国内景気3カ月ぶりに悪化、小規模企業ほど厳しい状況に TDB調査

株式会社帝国データバンク(以下:TDB)は、全国2万6765社を対象とした2025年1月の国内景気動向を調査・集計し、景気DIとして発表した。ここでは企業規模別の景気動向について紹介する。
2025年1月の国内景気が前月比0.9ポイント減で3カ月ぶりに悪化

TDBの発表によると、2025年1月の景気DIは前月比0.9ポイント減の43.6となり、3カ月ぶりに悪化したという。低調な個人消費が大きく下押ししており、相次ぐ値上げの悪影響が表れた2023年1月以来2年ぶりの下落幅であることが報告された。
TDBは悪化要因として、個人消費の低迷、燃料・原材料価格の上昇や人手不足などを挙げている。
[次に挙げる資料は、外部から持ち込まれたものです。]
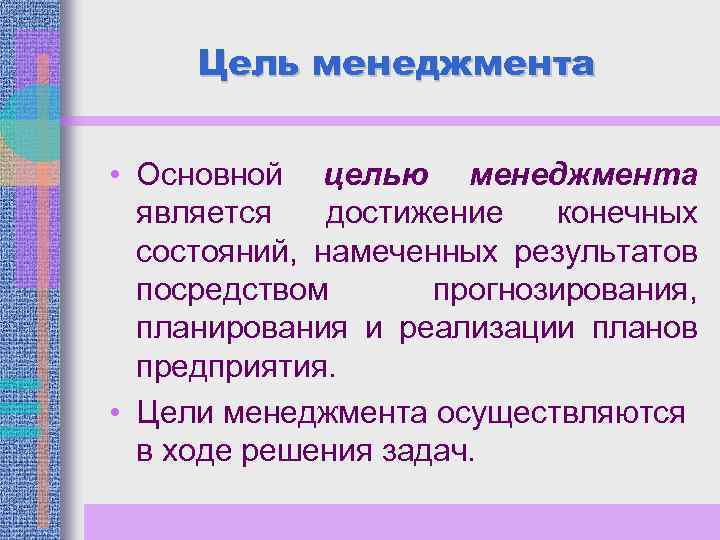 Цель менеджмента

• Основной целью менеджмента является достижение конечных состояний, намеченных результатов посредством прогнозирования, планирования и реализации планов предприятия.

• Цели менеджмента осуществляются в ходе решения задач.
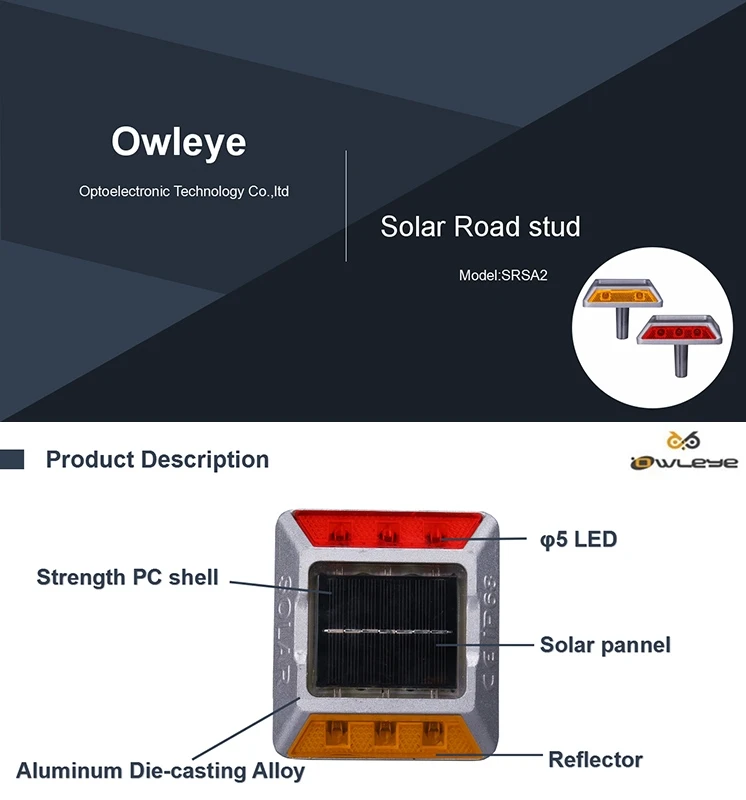 Owleye

Optoelectronic Technology Co.,ltd

Solar Road stud

Model:SRSA2

Product Description

OWLEYE

φ5 LED

Strength PC shell

SOLAR

CE IP68

Solar pannel

Aluminum Die-casting Alloy

Reflector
ガソリン補助金の縮小はコスト増加を招き、年末年始の連休明けで需要が落ち着いた国内旅行も悪化。日本銀行による政策金利の引き上げなども悪化の要因となったようだ。一方で、好材料としては引き続き好調なインバウンド需要や、自動車部品生産の復調があるという。
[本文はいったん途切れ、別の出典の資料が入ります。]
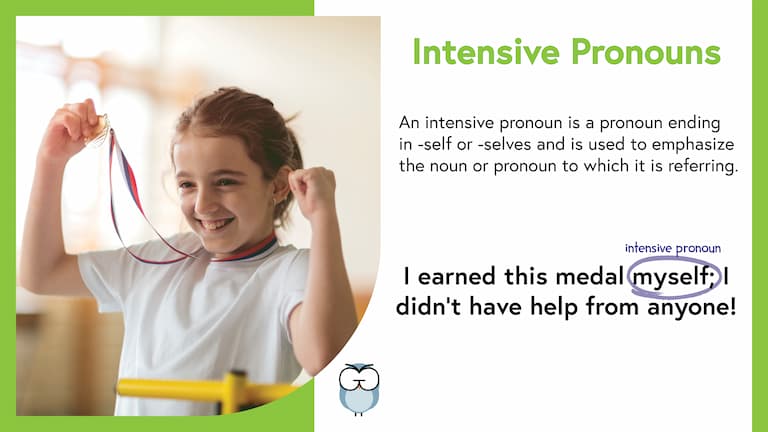 Intensive Pronouns

An intensive pronoun is a pronoun ending in -self or -selves and is used to emphasize the noun or pronoun to which it is referring.

intensive pronoun

I earned this medal myself; I didn't have help from anyone!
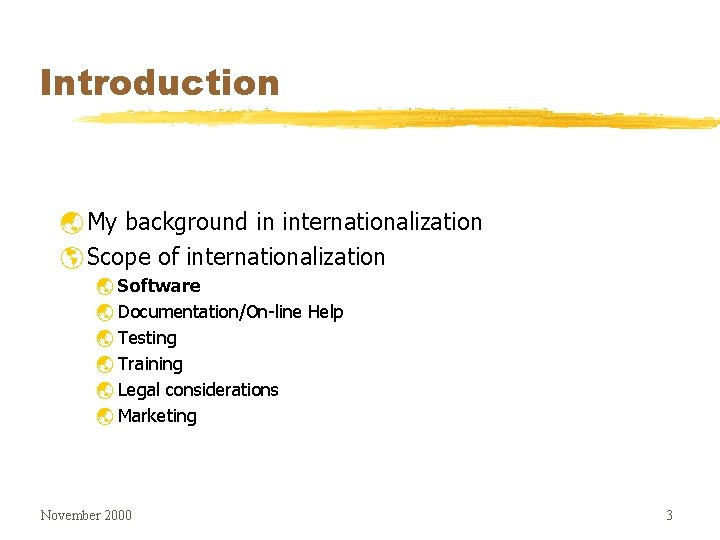 Introduction

My background in internationalization

Scope of internationalization

Software

Documentation/On-line Help

Testing

Training

Legal considerations

Marketing

November 2000

3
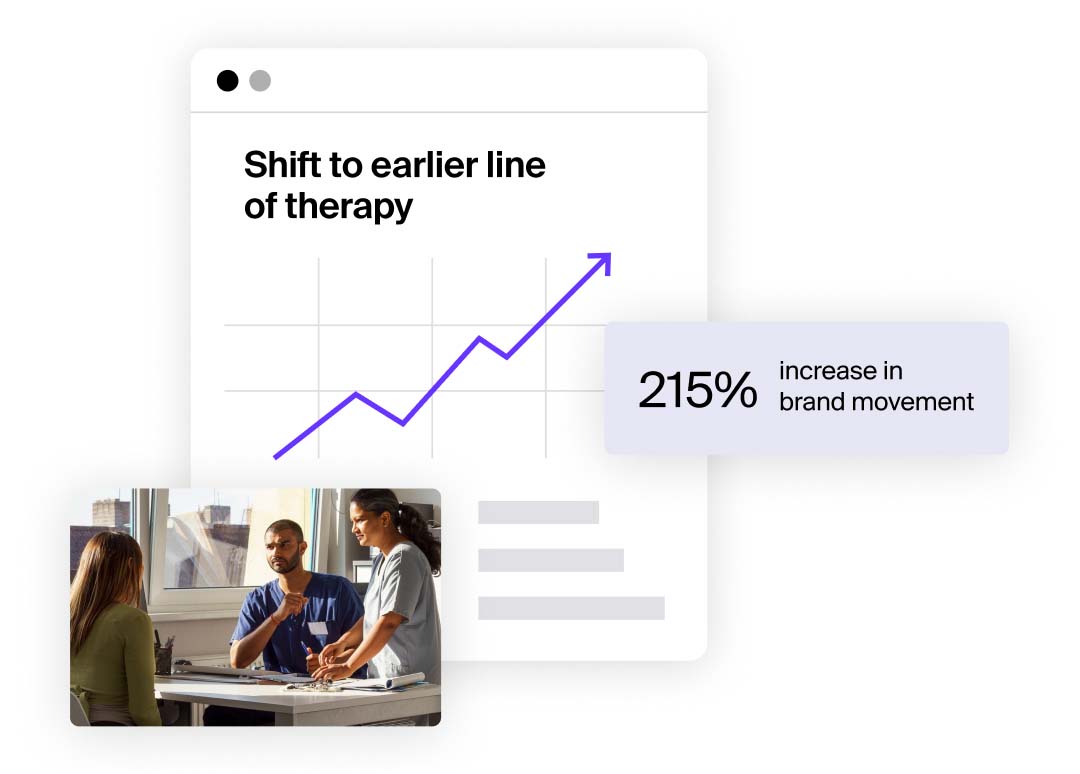 Shift to earlier line of therapy

215% increase in brand movement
TDBは今後の見通しとして、実質賃金の継続的な上昇と個人消費拡大の好循環への動きに注目しているようだ。日銀の金利引き上げにともなう借入金利の上昇や燃料価格の高騰など、企業のコスト負担の増加、家計の節約志向の高まりも懸念され、国内景気の上昇は厳しいとみられている。そのほかリスク要因として、関税を含む米トランプ大統領の経済政策や中国経済なども挙げられるが、好材料として観光産業の伸長や設備投資の拡大はに期待が寄せられている。
3カ月ぶりに全ての規模が悪化 小規模企業ほど大幅減

「大企業」(48.1):前月比0.6ポイント減
大企業ではインフルエンザの流行や家計の節約志向が要因となり、大きな落ち込みを見せた「サービス」が全体を下押ししたほか、自動車製造の厳しさは関連業種への波及をみせた。
「中小企業」(42.8):前月比0.9ポイント減
中小企業は、ガソリン補助金の縮小などによるコスト増の影響が大きかった「運輸・倉庫」や、受注量の伸び悩みや部品価格の上昇を受けた「製造」「卸売」が大きく悪化し、3カ月ぶりの悪化となった。
「小規模企業」(41.5):前月比1.1ポイント減
2カ月連続での悪化となった小規模企業。大・中小企業と比べてもその下落幅は大きく、唯一1ポイントを超える減少となっている。
調査概要
調査期間:2025年1月20日~1月31日
調査方法:インターネット調査
調査対象:調査対象2万6765社、有効回答1万1014社、回答率41.2%
調査機関:株式会社帝国データバンク
出典元:2025年1月の景気動向調査(株式会社帝国データバンク)
まとめ
2023年1月以来2年ぶりの下落幅となった国内景気。コスト負担の増加や家計の節約志向の影響が大きいようだ。TDBは今後の注目要素として「トランプ2.0」を挙げている。第1次トランプ政権時には、景気DIが過去最高の51.1を記録したとして、第2次トランプ政権にも世界経済の上向きを期待する声が寄せられているという。
一方では、関税政策による悪影響も危惧されており、厳しい状況に拍車がかかる可能性も懸念される。TDBは今後の景気には下振れ材料が多いとしながらも、横ばい傾向での推移となる予測を発表している。各種動向に今後も注目したい。